RIKQIINMWQKVGKAMYA-RKGINIGPGRAF-SLKPCVKTPLCV-RKGIHIGPGRTF-SCNTSVITQA;

RIKQIINMWQKVGKAMYA-IRIGHIGPGRAF-SLKPCVKTPLCV-RRHIHIGPGRAF-SCNTSVITQA;

RIKQIINMWQKVGKAMYA-RRKGIHIGPGRAI-SLKPCVKTPLCV-TGKSIRMGLGRAW-SCNTSVITQA;

RIKQIINMWQKVGKAMYA-RKSINIGPGRAF-SLKPCVKTPLCV-RKSIQIGPGRAF-SCNTSVITQA;

RIKQIINMWQKVGKAMYA-RKSIHIGPGRAF-SLKPCVKTPLCV-RKSIHIAPGRAF-SCNTSVITQA;

IKQIINMWQKVGKAMYA-RKSIHIGPGRAF-SLKPCVKTPLCV-RRRISMGPGRVL-SCNTSVITQA;

RIKQIINMWQKVGKAMYA-RKRISLGPGRVY-SLKPCVKTPLCV-RKRMTLGPGKVF-SCNTSVITQA;

RIKQIINMWQKVGKAMYA-QRIIHIGPGRPF-SLKPCVKTPLCV-RIRIHRGYGRSF-SCNTSVITQA; and

RIKQIINMWQKVGKAMYA-RGSIHLHPGRKF-SLKPCVKTPLCV-RKSINMGPGRAF-SCNTSVITQA.

9. A composition comprising at least two of said peptides according to claim 8.

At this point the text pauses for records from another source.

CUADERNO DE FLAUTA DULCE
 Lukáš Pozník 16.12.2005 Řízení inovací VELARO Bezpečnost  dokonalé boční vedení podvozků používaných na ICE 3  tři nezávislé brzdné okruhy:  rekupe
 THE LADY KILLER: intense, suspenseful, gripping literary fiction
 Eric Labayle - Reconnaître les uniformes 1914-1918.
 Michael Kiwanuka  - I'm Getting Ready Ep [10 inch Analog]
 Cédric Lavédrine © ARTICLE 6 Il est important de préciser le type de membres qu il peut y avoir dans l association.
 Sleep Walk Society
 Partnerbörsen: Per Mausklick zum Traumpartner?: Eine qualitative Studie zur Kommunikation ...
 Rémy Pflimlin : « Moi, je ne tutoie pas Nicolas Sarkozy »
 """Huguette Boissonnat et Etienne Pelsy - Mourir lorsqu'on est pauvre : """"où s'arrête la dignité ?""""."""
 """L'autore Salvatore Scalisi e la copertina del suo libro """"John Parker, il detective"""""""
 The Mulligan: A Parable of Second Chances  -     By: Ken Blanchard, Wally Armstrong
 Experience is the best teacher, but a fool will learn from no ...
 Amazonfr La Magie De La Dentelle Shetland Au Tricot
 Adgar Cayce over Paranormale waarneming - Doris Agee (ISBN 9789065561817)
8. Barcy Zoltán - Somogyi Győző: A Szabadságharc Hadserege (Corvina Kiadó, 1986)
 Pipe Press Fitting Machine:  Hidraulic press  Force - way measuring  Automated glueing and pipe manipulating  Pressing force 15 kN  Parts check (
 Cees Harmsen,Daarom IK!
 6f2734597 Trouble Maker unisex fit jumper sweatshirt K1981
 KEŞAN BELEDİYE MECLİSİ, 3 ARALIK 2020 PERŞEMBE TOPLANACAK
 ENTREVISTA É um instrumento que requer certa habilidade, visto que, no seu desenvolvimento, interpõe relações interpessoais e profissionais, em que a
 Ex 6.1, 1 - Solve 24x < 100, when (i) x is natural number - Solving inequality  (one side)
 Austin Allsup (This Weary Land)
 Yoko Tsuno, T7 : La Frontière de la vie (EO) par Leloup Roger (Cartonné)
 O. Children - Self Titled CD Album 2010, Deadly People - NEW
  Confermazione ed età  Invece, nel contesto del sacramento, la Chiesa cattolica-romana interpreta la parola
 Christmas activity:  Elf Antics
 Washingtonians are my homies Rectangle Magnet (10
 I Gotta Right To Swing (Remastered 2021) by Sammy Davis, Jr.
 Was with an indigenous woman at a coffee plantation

10. The peptide according to claim 1 wherein said peptide comprises a sequence selected from the group consisting of

RIKQIINMWQKVGKAMYA-rksirigpGqtf-SLKPCVKTPLCV-rksVrigpGqtf-SCNTSVITQA;

RIKQIINMWQKVGKAMYA-rEsirigpGqtf-SLKPCVKTPLCV-rRsirigpGqAf-SCNTSVITQA;

RIKQIINMWQKVGKAMYA-rkGirigpGqtf-SLKPCVKTPLCV-rksirigpGqAf-SCNTSVITQA;

RIKQIINMWQKVGKAMYA-rksMrigpGqtf-SLKPCVKTPLCV-rksirigpGqtL-SCNTSVITQA;

RIKQIINMWQKVGKAMYA-rksVrigpGqtS-SLKPCVKTPLCV-rRsirigpGqtf-SCNTSVITQA;

RIKQIINMWQKVGKAMYA-rQsirigpGqAf-SLKPCVKTPLCV-rksVrigpGqAf-SCNTSVITQA;

RIKQTINMWQKVGKAMYA-rkGiHigpGqAf-SLKPCVKTPLCV-rkGiGigpGqtf-SCNTSVITQA; and

RIKQIINMWQKVGKAMYA-rEsiGigpGqAf-SLKPCVKTPLCV-rksMrigpGqtf-SCNTSVITQA.

11. A composition comprising at least two of said peptides according to claim 10.

12. A nucleic acid sequence encoding at least one peptide according to claim 1.

13. A composition comprising at least one nucleic acid sequence encoding at least two of said peptides according to claim 1.

14. A method of inducing an immune response in a patient to HIV comprising administering to said patient at least one nucleic acid sequence according to claim 12 under conditions such that said nucleic acid sequence is expressed, said at least one peptide is produced and said immune response is induced.